WASHINGTON (AP) - Senate Majority Leader Harry Reid, trailing in polls in heavily Hispanic Nevada, wants to pursue legislation to provide legal status for many unlawful immigrants before the Senate tackles a climate change and energy bill and as Democrats defend their congressional majorities ahead of the November congressional elections.
Reid broached the change of priorities during a meeting this week with House Speaker Nancy Pelosi, according to two Democratic officials familiar with the developments.
Pelosi has long said the Senate must vote before the House on an immigration bill.
"When you're ready with one, we will take it up," Pelosi says she told Reid.
The slow-moving Senate is far from being ready for debate on either issue. And it's not clear Democrats could muster the 60 votes this year or next to block Republican filibusters of either bill. The president's party traditionally loses seats in midterm elections.
Reid's seat in particular is in peril. The four-term senator, 70, is well-financed and faces only token opposition in the June primary. But independent surveys indicate he is running behind lesser-known Republicans and is battered by the state's double-digit unemployment and record bankruptcies.
In Nevada, 26 percent of the population is Hispanic, according to the census.
Reid's decision to undertake immigration legislation first came as something of a surprise to the sponsors of the energy and climate change bill, the Democratic officials said, speaking on condition of anonymity because they were not authorized to talk openly about the developments.
Sens. John Kerry, D-Mass., Lindsey Graham, R-S.C. and Joe Lieberman, I-Conn., are planning to unveil their environmental legislation on Monday. In a private meeting Thursday with fellow Democrats, Reid reaffirmed his commitment to considering the climate bill this year, the officials said.
Pushing the immigration bill ahead of climate legislation would anger many liberals and environmentalists, who see this as their best chance in more than a decade to pass a bill addressing global warming. The Senate bill aims to cut emissions of pollution-causing greenhouse gases 17 percent below 2005 levels by 2020. It also likely will expand domestic production of oil, natural gas and nuclear power.

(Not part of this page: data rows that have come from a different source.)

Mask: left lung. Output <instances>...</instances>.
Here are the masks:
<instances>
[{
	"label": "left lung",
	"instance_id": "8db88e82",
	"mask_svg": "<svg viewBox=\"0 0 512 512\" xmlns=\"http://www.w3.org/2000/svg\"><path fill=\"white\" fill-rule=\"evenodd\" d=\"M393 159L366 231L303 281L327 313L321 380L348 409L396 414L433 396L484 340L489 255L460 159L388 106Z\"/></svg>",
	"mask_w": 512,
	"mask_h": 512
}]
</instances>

Hispanics are a key Democratic constituency alienated to some degree by President Barack Obama's failure to follow through on a campaign pledge to tackle immigration reform during his first year in office. Obama instead focused on the economy and health care reform.
Last month, Obama secured some of the votes his health care overhaul needed to pass by agreeing to do everything in his power to make sure that immigration reform is addressed this year. He made the announcement a few days before tens of thousands of people marched in the nation's capital to press Congress and the administration for immigration reform.
Obama has said the climate bill is one of his top priorities, and he urged business leaders last week to push Congress to pass the long-stalled legislation.
Graham and Sen. Chuck Schumer, D-N.Y., have drafted the outline of an immigration bill that calls for illegal immigrants to admit they broke the law, pay a fine and back taxes and perform community service if they want to progress toward legal status.